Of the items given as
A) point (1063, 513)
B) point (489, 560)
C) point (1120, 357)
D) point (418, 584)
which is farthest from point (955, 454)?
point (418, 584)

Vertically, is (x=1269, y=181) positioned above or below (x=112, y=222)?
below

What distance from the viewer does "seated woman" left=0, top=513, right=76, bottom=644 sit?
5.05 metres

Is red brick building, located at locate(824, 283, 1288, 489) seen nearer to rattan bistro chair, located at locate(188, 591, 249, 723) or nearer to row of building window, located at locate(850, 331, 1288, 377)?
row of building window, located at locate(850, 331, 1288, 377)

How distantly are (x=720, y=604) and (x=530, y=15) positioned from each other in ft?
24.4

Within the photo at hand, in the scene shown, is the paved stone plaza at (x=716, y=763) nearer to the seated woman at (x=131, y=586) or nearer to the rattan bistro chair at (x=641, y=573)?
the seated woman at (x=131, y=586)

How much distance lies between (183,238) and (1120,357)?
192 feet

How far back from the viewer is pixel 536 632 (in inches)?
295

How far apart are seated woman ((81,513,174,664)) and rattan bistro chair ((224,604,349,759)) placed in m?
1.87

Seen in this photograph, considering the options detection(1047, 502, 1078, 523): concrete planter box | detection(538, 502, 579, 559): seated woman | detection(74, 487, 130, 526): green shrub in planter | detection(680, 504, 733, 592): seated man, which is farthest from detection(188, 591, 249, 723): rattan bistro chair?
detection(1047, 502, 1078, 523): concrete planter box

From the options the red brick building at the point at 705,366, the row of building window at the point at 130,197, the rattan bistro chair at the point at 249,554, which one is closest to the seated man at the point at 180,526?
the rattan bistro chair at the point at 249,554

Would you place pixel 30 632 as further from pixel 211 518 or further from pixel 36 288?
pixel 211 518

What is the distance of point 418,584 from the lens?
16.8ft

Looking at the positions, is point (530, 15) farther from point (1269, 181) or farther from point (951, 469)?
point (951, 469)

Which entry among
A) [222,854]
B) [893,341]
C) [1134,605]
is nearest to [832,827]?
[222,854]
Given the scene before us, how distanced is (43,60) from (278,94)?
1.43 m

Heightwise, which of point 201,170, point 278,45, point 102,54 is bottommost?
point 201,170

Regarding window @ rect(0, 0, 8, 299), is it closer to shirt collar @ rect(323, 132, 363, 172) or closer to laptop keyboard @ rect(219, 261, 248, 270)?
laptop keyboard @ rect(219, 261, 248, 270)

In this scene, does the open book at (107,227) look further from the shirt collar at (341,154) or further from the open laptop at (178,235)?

▬▬▬▬▬▬▬▬▬▬

TASK BRIEF →
Can you put the stretch from the line containing "Regarding window @" through the end of the records into a Markdown table, with a "Row" column numbering each line and a "Line" column holding it, leaving out blank lines?

SOLVED EXERCISE →
| Row | Line |
|---|---|
| 1 | Regarding window @ rect(0, 0, 8, 299), is it closer to shirt collar @ rect(323, 132, 363, 172) or closer to laptop keyboard @ rect(219, 261, 248, 270)? |
| 2 | laptop keyboard @ rect(219, 261, 248, 270) |
| 3 | In this scene, does the open book at (107,227) look further from the shirt collar at (341,154) or further from the open laptop at (178,235)? |